* PROMPT
Which lines of the records contain the string "region"? Pull out each of those lines, counting a match only when the capitalization is identical.

* STORED DATA

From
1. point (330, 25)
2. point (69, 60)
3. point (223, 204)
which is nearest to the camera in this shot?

...

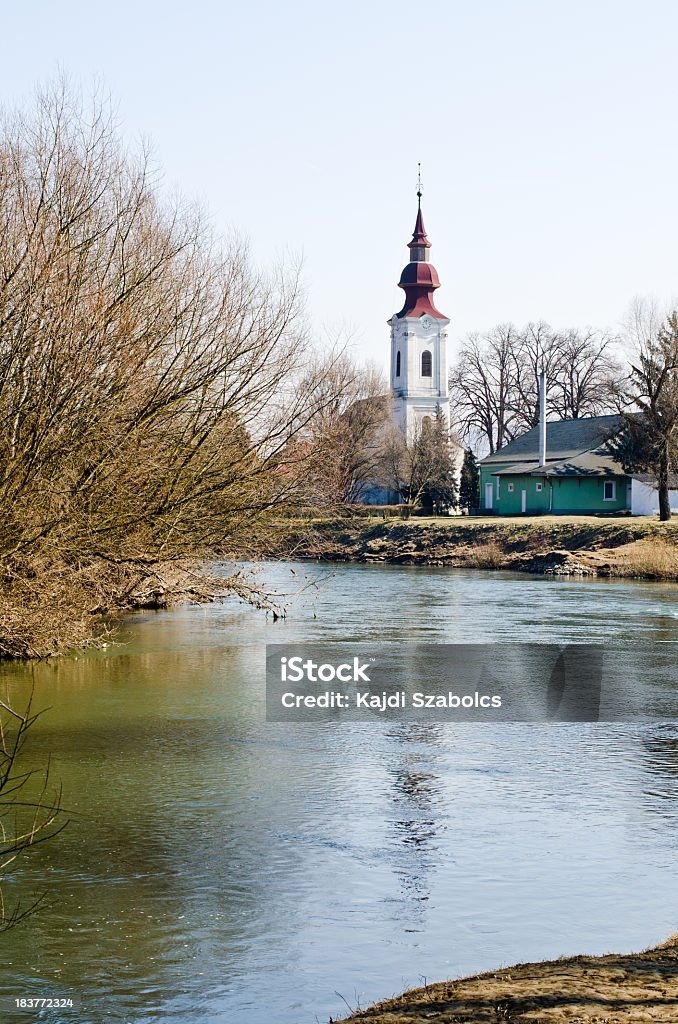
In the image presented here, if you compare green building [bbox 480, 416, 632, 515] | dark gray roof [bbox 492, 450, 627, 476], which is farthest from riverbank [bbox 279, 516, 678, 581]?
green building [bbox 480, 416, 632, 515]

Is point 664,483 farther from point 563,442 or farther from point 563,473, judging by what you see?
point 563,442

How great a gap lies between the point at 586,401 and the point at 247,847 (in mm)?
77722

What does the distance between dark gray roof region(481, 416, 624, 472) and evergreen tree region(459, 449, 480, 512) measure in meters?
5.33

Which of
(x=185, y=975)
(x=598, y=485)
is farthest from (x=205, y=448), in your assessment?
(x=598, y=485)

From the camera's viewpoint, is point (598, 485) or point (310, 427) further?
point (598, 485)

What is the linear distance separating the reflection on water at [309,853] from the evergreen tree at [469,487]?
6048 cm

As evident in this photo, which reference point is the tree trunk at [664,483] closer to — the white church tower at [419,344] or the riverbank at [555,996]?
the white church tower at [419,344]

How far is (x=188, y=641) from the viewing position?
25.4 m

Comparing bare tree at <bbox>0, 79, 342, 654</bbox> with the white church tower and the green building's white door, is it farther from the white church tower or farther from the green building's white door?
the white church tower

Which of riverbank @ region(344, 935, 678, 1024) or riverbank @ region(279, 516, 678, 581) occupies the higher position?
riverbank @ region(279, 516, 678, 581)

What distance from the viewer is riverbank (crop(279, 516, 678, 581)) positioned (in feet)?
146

* WRITTEN ANSWER
What does the distance between dark gray roof region(481, 416, 624, 472) and evergreen tree region(459, 449, 480, 512) measure in meters?
Which of riverbank @ region(344, 935, 678, 1024) or riverbank @ region(279, 516, 678, 581) occupies the higher position?
riverbank @ region(279, 516, 678, 581)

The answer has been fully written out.